Se daría así el primer paso para encarar el verdadero desafío que plantea la polución en general.

Transformar el actual entuerto en una gesta regional, tendiente a limitar progresivamente, y desde ahora, toda clase de consumos y emisiones polucionantes, proveer al reciclaje de lo reciclable y concientizar acerca de la necesidad de disponer adecuadamente de los residuos, que incluso pueden constituir fuentes de energía, es el desafío y la oportunidad.

Atribuir a los ambientalistas el mérito de despertar en la opinión publica el interés en la autopreservación sería una salida decorosa para no llegar a una derrota injusta.

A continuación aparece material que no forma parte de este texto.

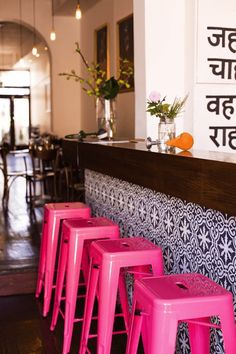 indian canteen restaurant interior with hot pink stools, bright pink, fuchsia, pantone pink yarrow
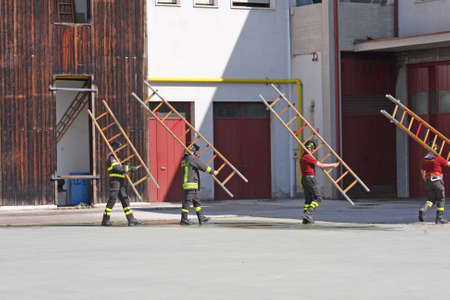 exercise and training of firefighters in the fire station with wooden ladder Stock Photo - 19604566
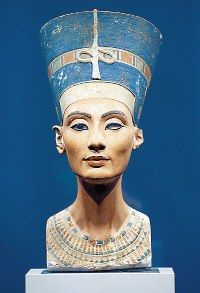 Ancient Egyptian: Nefertiti of the New Kingdom, Flat Crown and Uraeus; also wearing a beaded collar.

Ocuparse del propio ámbito aquí y ahora es la base y condición necesaria para acreditar sustentos éticos y legales para limitar a cualquier agente de polución propio o ajeno en el futuro y sería la alternativa mas apropiada para comunidades o grupos con tan obstinado apego por evitar un hipotético riesgo futuro que les impide reconocer los reales peligros que engendra nuestro común entorno.